Text to read:

┄┄┄┄┄┄

Skip to content

UMAP 2D Visualization Coordinates

This document describes how to calculate and update UMAP 2D coordinates for documents and chunks stored in Weaviate for visualization purposes.

Overview

The UMAP (Uniform Manifold Approximation and Projection) algorithm reduces high-dimensional embeddings to 2D coordinates suitable for visualization. This allows you to:

  • Visualize document clusters and relationships
  • Explore semantic similarity in 2D space
  • Identify patterns and groupings in legal documents
  • Create interactive visualizations for exploration

Prerequisites

  1. Install dependencies:
uv pip install -e ".[full]"

┄┄┄┄┄┄

Rows:
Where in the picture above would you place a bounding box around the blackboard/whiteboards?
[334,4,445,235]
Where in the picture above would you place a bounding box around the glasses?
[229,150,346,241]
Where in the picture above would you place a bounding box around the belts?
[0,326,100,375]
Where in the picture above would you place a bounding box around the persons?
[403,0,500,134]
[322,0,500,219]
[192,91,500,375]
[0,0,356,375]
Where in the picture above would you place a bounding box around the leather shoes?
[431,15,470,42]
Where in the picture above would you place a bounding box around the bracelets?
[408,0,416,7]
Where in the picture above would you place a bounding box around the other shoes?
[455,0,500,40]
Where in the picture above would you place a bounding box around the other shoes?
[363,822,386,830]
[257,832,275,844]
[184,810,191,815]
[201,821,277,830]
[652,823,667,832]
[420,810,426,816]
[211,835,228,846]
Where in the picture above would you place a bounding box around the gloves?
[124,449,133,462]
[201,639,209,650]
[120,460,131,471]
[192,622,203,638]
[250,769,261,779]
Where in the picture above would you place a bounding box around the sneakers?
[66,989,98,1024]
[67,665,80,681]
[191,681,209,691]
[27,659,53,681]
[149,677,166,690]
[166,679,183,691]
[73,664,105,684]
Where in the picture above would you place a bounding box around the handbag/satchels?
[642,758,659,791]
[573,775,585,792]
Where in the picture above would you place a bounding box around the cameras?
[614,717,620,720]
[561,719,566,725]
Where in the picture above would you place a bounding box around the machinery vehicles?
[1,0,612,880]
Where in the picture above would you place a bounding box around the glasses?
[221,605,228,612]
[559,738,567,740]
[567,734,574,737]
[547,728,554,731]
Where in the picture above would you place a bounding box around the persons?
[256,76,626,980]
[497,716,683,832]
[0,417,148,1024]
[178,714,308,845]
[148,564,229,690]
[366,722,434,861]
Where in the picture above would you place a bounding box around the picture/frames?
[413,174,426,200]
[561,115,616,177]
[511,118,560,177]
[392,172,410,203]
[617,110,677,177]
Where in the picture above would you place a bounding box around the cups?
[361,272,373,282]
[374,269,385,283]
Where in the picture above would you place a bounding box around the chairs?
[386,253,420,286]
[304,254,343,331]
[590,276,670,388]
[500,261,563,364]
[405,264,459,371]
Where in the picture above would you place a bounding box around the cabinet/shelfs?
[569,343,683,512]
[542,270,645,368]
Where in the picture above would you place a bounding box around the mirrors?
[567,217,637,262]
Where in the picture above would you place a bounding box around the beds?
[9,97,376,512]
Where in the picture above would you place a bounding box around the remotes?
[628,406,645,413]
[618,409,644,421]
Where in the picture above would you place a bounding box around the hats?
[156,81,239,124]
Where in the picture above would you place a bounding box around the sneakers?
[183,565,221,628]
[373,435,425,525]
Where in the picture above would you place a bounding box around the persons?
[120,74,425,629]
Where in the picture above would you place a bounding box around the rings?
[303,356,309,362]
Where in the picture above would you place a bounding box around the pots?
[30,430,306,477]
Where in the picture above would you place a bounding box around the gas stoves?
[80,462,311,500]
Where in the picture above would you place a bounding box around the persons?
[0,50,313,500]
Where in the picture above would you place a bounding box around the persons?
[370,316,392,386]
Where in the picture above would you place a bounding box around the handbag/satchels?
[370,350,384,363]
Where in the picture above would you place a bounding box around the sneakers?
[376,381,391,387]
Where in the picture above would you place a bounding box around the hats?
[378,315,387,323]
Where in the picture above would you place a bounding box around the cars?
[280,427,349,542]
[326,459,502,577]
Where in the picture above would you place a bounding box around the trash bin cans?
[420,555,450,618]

┄┄┄┄┄┄

Objective:
In the page on UMAP 2D coordinates, translate this sentence into Spanish: "The UMAP (Uniform Manifold Approximation and Projection) algorithm reduces high-dimensional embeddings to 2D coordinates suitable for visualization."

Correct result:
El algoritmo UMAP (Uniform Manifold Approximation and Projection) reduce los embeddings de alta dimensionalidad a coordenadas 2D adecuadas para la visualización.